═════ DOCUMENT SEGMENT

The Jakarta Post
The government’s move to roll out the legal basis for imposing taxes on digital companies operating in Indonesia might just be the beginning of its struggle going forward, with concerns surfacing over perceived unfair practices and the enforcement of the regulation.
Government Regulation in lieu of law (Perppu) No. 1/2020 issued last week serves as the legal basis for the government to tax foreign companies with a “significant economic presence” that provide digital services and intangible goods from outside the country.
The significant economic presence will be determined through the companies’ gross circulated product, sales and/or active users in Indonesia, the regulation reads.
Tax office spokesperson Hestu Yoga Saksama said the Finance Ministry was now drafting a regulation to implement the Perppu’s provisions. The regulation will allow the government to instruct the digital companies, such as streaming giant Netflix and Swedish music streaming platform Spotify, to collect, pay and report charged value added tax (VAT).

══════════
═════ RECORD LIST

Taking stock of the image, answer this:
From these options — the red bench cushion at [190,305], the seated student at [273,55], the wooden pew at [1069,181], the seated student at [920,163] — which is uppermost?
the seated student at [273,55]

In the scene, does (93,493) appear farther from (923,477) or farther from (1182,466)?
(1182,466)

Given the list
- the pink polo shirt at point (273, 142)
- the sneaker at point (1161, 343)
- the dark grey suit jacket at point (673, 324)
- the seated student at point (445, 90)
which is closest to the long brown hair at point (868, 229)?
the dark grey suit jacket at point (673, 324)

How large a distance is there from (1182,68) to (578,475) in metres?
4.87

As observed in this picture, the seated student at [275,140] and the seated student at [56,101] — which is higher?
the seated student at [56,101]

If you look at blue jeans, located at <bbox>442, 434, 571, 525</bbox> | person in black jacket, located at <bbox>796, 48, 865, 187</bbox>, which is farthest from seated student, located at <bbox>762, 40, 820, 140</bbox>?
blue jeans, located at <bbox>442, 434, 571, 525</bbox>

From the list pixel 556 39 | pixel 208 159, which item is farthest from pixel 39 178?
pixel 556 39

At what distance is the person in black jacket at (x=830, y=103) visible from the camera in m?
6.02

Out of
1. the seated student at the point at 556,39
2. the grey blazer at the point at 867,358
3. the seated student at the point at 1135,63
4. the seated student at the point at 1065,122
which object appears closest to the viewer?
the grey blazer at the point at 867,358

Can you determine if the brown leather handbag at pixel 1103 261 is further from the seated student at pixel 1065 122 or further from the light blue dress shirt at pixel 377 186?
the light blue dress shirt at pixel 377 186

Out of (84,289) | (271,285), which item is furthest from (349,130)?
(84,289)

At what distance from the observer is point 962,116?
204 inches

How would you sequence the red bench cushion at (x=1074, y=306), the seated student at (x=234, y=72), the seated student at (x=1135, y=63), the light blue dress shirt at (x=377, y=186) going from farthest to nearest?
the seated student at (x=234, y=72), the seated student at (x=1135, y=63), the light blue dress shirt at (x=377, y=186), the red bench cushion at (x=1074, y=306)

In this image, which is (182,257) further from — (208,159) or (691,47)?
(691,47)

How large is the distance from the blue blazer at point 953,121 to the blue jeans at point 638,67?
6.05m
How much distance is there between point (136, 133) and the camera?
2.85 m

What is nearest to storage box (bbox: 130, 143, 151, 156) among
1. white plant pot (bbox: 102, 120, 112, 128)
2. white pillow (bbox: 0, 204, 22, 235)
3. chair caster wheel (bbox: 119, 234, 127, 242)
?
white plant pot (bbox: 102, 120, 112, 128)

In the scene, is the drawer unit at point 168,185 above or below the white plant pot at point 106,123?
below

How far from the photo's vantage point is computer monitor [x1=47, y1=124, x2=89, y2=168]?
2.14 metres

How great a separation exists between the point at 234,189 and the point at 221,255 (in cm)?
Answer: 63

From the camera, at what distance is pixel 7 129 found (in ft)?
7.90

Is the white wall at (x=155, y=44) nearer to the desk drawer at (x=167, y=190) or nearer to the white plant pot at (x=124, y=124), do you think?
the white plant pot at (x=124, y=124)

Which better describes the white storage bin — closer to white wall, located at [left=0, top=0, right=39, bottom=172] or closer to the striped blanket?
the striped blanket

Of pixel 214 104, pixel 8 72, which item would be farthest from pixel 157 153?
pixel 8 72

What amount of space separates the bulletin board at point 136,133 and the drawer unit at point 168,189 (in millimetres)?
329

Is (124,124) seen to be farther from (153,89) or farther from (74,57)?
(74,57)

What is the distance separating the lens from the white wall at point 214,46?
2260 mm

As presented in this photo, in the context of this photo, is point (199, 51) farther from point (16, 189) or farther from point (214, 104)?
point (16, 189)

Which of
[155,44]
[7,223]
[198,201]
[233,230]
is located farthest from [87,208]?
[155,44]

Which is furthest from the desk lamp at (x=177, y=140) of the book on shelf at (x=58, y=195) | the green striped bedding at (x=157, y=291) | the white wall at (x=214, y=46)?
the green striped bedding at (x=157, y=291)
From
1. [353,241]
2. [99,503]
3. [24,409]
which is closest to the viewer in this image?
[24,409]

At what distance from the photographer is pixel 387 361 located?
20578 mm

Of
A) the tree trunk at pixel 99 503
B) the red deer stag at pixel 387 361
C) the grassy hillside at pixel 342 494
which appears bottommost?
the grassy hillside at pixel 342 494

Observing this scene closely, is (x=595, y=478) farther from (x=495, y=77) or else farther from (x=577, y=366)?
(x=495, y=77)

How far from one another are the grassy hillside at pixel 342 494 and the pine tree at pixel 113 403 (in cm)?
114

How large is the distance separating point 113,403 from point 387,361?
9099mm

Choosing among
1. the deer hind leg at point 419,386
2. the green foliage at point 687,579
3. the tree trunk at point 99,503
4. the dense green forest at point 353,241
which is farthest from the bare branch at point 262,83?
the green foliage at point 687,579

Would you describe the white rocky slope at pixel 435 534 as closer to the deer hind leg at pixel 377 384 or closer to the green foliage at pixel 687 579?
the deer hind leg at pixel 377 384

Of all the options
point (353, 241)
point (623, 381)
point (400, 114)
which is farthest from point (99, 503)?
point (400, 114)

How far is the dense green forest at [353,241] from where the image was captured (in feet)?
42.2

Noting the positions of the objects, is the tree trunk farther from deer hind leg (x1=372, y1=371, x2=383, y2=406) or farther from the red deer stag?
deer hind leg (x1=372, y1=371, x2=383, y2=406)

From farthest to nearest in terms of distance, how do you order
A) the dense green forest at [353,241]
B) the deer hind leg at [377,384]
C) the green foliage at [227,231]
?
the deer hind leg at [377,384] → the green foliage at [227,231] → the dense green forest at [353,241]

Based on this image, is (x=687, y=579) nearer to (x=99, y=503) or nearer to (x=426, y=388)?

══════════

■ **GIVEN PROBLEM 1**
In the article on taxing digital companies in Indonesia, what will be used to determine a company's significant economic presence?
■ **GIVEN PROBLEM 2**
Condense the paragraph of the article on taxing digital companies in Indonesia that begins "Tax office spokesperson Hestu Yoga Saksama" into a shorter version that keeps its main facts.
■ **GIVEN PROBLEM 3**
Carry on the article on taxing digital companies in Indonesia from its final sentence.
The entries have no connection to the article on taxing digital companies in Indonesia.

■ **EXPECTED ANSWER 1**
Its gross circulated product, sales and/or active users in Indonesia.

■ **EXPECTED ANSWER 2**
Tax office spokesperson Hestu Yoga Saksama said the Finance Ministry is drafting a regulation to implement the Perppu, which will let the government instruct digital companies such as Netflix and Spotify to collect, pay and report VAT.

■ **EXPECTED ANSWER 3**
“We have started communicating with some of their [digital companies’] representatives in Indonesia. We hope that it [tax collection] will start taking effect in several months,” he told The Jakarta Post recently, citing the examples of similar practices conducted in Singapore, Malaysia and Australia.
In Singapore, starting from Jan. 1, customers subscribing to overseas digital services have to pay a 7 percent goods and services tax after the Goods and Services Tax Act was passed in November 2018.
Indonesia has yet to gain significant state revenue from mushrooming digital companies offering and selling services in the country to date. One of the main reasons is that many of the digital companies operate from abroad, with no legal entity in Indonesia.
The home screen for the Netflix Inc. original movie Two Popes pictured in this undated photo. (Bloomberg/Gabby Jones)
Under the Perppu, the government is able to declare digital companies with a significant economic presence as permanent establishments, obliging them to comply with domestic tax regulations.
Yoga confirmed the high state earning potential from the digital tax, which is expected to increase in the future. He, however, declined to give specific details with regard to potential income.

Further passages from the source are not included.